By George Fels
[Reprinted from December 1998]
He was one of those guys who always seemed to be at the poolroom. When Eddie Tayler sent word he wanted to play Bugs Rucker, Paul Jones was there first, looking for bottom-feeding opportunities (which were plentiful, considering the match never came off). When Rucker played Efren Reyes, Jones was not only there, but also served as a ploy, attempting to nettle Rucker and weaken his focus on the upcoming encounter (which apparently worked). His knowledge of major league baseball records was at the quiz-show champion level; his knowledge of African-American pool players was even better than that; and, as he was quick to argue, or “humbug,” about anything from those two topics down to chewing gum, it is to the man’s everlasting credit, now that he’s gone, that everybody seemed to love him.
Talk about men whom you expected to bury us all. Paul Jones as a young man had the torso, especially the arms, of an accomplished bodybuilder, although he seldom hefted anything much heavier than 20 ounces; to his dying day, he was a daily jogger. He attended high school, and regularly played pickup basketball, with former Notre Dame and L.A. Lakers star Tom Hawkins. With his distinguished high forehead and chiseled features, he resembled the late, great character-actor Moses Gunn. Give him the benefit of expert musical production, and he could have out sung many of today’s pop headliners; he copyrighted several songs of his own. When Illinois State Lottery winner and billiards patron Fran Stansz died, Paul penned an eloquent elegy that still adorns the walls at Chris’s Billiards.
Chicago has generally been ahead of other major cities with respect to pool integration. Top Black players periodically would visit the downtown Bensinger’s as far back as the early ’50s. But Paul Jones was one of the first I can remember who started coming around regularly to the white-neighborhood rooms too, starting back in the early-to-mid-’60s, not that he needed to. “Pool hustling was really good back then,” he told me once. “In one stretch of the South Side that was only about a mile square, there were eight, nine rooms. You didn’t have to hang out anyplace; you just made the rounds. I’d make $60, $70 in one place, leave before I wore out my welcome, and move on somewhere else.”
Actually, in the three decades I knew him, I rarely saw him hustle; even more rarely did I see him lose. At his peak, in the late ’70s, he was probably within a ball or so of Chicago’s best player, Artie Bodendorfer, which is to say very, very good. I was insufferably proud of having broken even last time we gambled, and quit him forever on that triumphant note.
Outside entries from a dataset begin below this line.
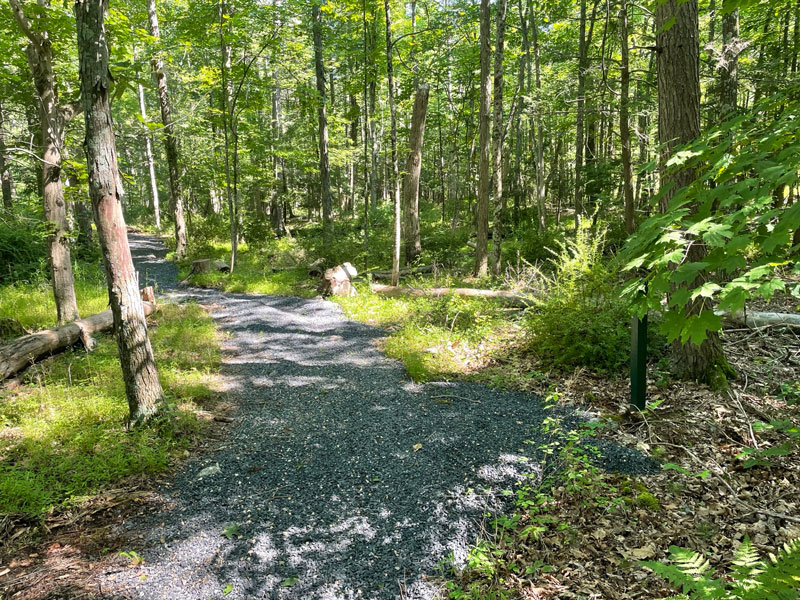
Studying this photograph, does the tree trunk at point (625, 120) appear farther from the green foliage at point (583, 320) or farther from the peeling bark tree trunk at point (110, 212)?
the peeling bark tree trunk at point (110, 212)

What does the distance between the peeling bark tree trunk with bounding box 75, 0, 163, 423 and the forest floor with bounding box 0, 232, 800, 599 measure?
0.93m

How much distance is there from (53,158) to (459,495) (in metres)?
7.64

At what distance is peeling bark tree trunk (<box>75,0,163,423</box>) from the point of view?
12.4 feet

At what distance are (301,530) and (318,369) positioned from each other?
3489 mm

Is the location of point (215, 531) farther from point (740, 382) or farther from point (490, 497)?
point (740, 382)

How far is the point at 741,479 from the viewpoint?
3.54 m

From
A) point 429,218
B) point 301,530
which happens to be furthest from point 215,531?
point 429,218

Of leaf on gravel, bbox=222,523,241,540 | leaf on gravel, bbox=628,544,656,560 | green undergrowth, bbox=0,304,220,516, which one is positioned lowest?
leaf on gravel, bbox=628,544,656,560

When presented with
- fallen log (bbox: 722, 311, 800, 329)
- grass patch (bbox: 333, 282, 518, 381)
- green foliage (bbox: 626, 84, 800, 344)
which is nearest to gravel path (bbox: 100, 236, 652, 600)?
grass patch (bbox: 333, 282, 518, 381)

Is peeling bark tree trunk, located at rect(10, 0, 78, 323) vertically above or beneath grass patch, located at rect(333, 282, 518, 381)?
above

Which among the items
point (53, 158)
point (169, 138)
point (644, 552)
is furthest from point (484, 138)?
point (169, 138)

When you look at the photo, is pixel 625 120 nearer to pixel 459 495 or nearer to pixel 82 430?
pixel 459 495

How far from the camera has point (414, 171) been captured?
40.8ft

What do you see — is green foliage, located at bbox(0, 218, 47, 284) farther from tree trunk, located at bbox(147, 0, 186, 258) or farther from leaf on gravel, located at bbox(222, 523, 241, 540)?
leaf on gravel, located at bbox(222, 523, 241, 540)
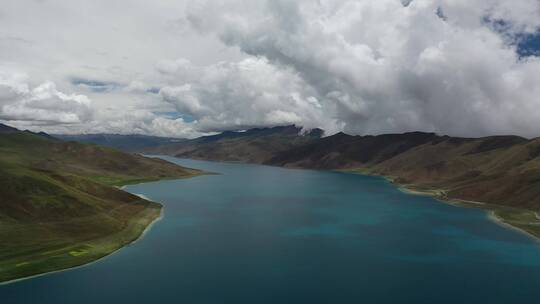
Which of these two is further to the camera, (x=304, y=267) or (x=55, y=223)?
(x=55, y=223)

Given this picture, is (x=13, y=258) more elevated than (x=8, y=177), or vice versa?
(x=8, y=177)

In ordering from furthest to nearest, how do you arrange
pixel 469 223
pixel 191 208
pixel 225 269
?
pixel 191 208 → pixel 469 223 → pixel 225 269

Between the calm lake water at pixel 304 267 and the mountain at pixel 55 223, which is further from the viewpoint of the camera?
the mountain at pixel 55 223

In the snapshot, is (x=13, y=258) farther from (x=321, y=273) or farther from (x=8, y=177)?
(x=321, y=273)

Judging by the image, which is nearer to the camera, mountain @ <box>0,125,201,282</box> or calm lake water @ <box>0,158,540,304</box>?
calm lake water @ <box>0,158,540,304</box>

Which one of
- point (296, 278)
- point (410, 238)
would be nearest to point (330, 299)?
point (296, 278)

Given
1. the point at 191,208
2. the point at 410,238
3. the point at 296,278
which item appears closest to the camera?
the point at 296,278

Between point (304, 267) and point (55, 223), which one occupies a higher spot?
point (55, 223)

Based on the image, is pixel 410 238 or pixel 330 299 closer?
pixel 330 299
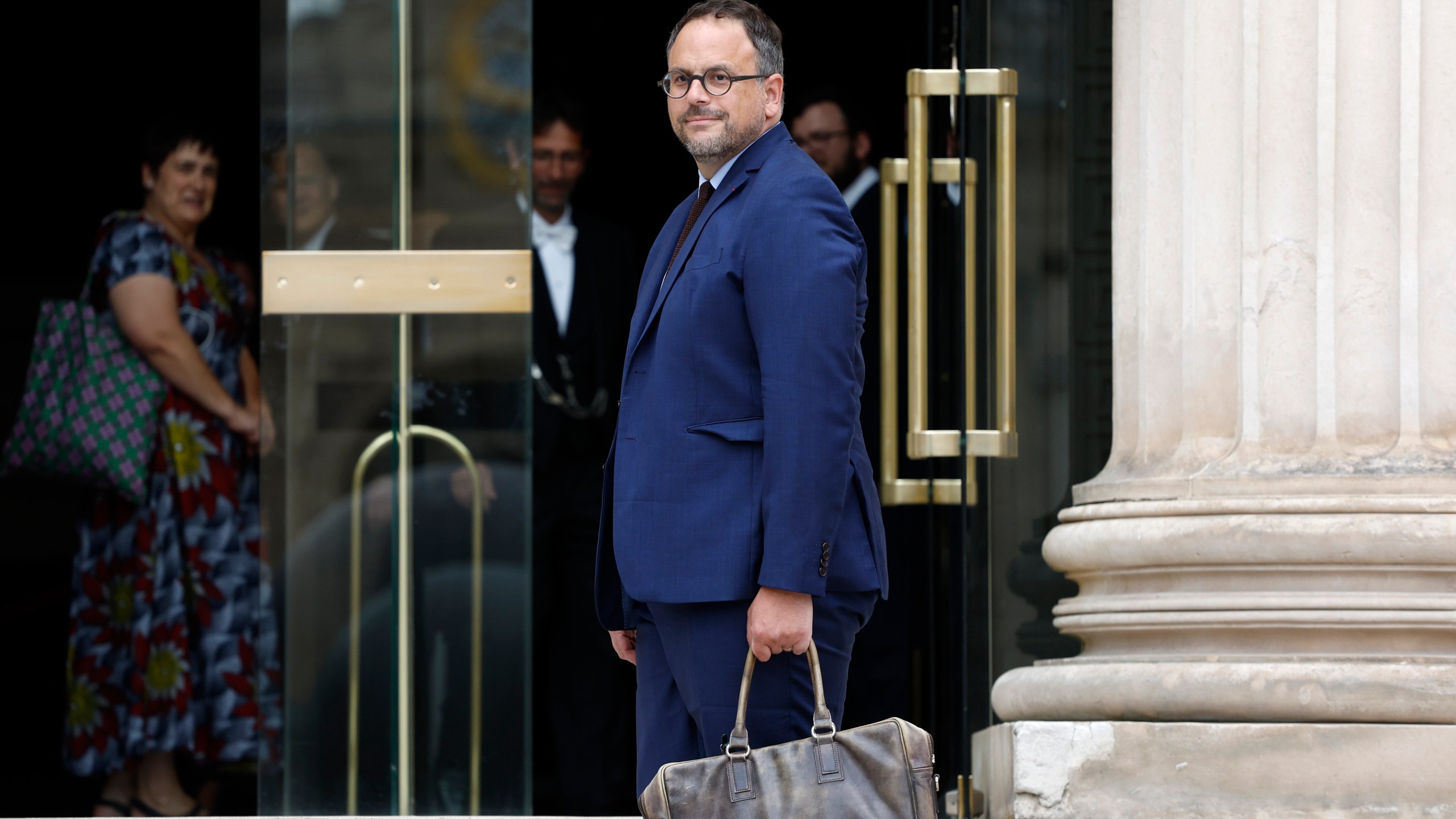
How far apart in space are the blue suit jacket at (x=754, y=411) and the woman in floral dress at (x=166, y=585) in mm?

Part of what made him so tough at the table was his drudgerous pace, which even gained him the dubious distinction of national notoriety in David McCumber’s fine book, “Playing Off the Rail,” He also displayed a superb sense of the value of yanking the other guy’s chain — and at just the right time, often using off-the-wall causes to start long, loud arguments that went nowhere except to get the opponent playing out of sync. Some of his more memorable playing imbroglios took place against Chicago’s marvelous Freddy Bentivegna, who approached but did not match Jones in slowness, and was easily his equal in contentiousness. Any given game could last an hour, any race could last several, and it was this tedium that McCumber captured brilliantly. When Freddy would finally abandon the forensics and return to the table, his living-on-a-faultline waistband would usually offer several inches worth of an impish if vertical wink at the world, adding immeasurably to the color and pageantry of the competition. But mostly they just stalled and argued; money rarely changed hands. There is no reliable word as to how many spectators turned to stone.
As Paul grew older, he was much in demand as a tournament referee, and with his rugged good looks cut quite a figure in tux and kid gloves; he helped run and even organize some local tourneys, too. But there was increasingly less action for Jones, and new management at Chris’s threw him a bone of a job as house pro and cue re-tipper.
And in like manner, his funeral was a telling statement of his popularity. Rucker was there, of course, along with several other old-line Black players, but among the crowd of 100 or so, there was a substantial percentage of whites. Bodendorfer wired flowers from Vegas, and Bentivegna drafted a lovely elegy of his own:
A friend just passed that I used to play.
We battled and argued on many a day.
The knockers can say what they want about this fellow here,
But to me he was fun. To me he was dear.
I’ll miss him a lot, and this I will say:
Oh, to have one more good argument,
What a price I would pay!
Paul was only 62 when he died, hardly lost on me since he isn’t much older than I am, and besides, it had only been a week or so since I caught him crowing that nobody could guess his age. “Forget it, Paul,” I said. “You’re not fooling anybody. I’ve got you right up there with Hawkins.”
“What Hawkins?”
“Tom,” I said calmly, reveling as I watched him grin foolishly and say, “You got me,” and back off. It was one of the few times anybody had ever been seen getting the best of the man.
What a good friend the game lost in Paul Jones. What a good friend we all lost.